- WHAT IS ASKED -
Pick out every line in the listing below that contains the word "depicted" and copy each one unchanged.

- ROWS -
○ ○ ○ ○ ○

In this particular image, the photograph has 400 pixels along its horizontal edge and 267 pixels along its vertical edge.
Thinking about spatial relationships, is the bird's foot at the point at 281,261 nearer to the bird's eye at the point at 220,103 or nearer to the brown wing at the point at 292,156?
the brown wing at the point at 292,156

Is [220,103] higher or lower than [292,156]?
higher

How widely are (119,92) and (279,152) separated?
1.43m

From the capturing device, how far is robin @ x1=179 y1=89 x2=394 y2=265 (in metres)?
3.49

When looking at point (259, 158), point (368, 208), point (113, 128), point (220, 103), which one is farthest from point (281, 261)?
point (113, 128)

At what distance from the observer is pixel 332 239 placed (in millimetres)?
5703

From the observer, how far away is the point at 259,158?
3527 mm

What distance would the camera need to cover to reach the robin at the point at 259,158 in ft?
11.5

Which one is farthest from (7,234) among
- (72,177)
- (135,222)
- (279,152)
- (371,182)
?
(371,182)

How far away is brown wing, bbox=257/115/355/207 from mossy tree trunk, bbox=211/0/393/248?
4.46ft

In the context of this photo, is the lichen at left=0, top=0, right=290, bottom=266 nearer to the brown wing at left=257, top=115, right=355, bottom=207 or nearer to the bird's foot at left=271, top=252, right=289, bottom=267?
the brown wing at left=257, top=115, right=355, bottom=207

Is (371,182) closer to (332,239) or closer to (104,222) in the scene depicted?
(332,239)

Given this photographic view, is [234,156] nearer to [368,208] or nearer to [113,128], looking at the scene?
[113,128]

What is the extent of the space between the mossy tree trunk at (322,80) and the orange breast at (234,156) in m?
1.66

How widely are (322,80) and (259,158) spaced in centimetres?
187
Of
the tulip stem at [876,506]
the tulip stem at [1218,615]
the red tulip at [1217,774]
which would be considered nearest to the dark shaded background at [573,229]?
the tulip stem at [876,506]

○ ○ ○ ○ ○

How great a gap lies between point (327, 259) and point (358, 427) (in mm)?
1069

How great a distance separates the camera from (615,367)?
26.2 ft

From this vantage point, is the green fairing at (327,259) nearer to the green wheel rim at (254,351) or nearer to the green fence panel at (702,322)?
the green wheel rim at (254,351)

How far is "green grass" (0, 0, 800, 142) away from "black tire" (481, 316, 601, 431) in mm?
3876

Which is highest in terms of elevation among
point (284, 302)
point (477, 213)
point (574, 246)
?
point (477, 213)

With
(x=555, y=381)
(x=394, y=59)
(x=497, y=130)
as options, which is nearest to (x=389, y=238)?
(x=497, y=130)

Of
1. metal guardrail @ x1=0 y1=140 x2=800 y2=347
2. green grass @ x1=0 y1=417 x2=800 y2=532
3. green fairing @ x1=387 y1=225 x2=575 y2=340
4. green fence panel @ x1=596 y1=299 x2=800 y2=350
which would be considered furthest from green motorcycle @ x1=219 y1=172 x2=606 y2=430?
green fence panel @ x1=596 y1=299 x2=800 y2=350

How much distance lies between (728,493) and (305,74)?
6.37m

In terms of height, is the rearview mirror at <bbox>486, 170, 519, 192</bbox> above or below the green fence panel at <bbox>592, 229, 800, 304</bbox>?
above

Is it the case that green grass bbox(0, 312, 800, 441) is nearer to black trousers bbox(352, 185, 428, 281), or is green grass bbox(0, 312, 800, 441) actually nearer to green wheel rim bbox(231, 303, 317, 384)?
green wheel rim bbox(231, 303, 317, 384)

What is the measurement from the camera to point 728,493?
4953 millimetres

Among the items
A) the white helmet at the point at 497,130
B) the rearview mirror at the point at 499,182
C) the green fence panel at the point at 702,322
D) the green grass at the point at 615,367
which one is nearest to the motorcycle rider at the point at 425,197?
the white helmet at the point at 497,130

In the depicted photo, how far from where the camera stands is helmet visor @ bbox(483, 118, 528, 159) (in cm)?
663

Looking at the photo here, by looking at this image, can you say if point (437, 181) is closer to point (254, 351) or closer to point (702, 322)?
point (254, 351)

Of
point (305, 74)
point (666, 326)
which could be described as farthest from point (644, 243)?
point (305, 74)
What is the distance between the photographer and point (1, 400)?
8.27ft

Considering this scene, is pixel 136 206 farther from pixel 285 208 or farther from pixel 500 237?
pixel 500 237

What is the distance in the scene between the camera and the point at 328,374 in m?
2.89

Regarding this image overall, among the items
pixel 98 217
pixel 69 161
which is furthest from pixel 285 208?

○ ○ ○ ○ ○

- REPLY TO THE EXERCISE -
Is (371,182) closer to (332,239) or closer to (104,222) in the scene depicted?
In the depicted photo, how far from where the camera stands is helmet visor @ bbox(483, 118, 528, 159) (in cm)?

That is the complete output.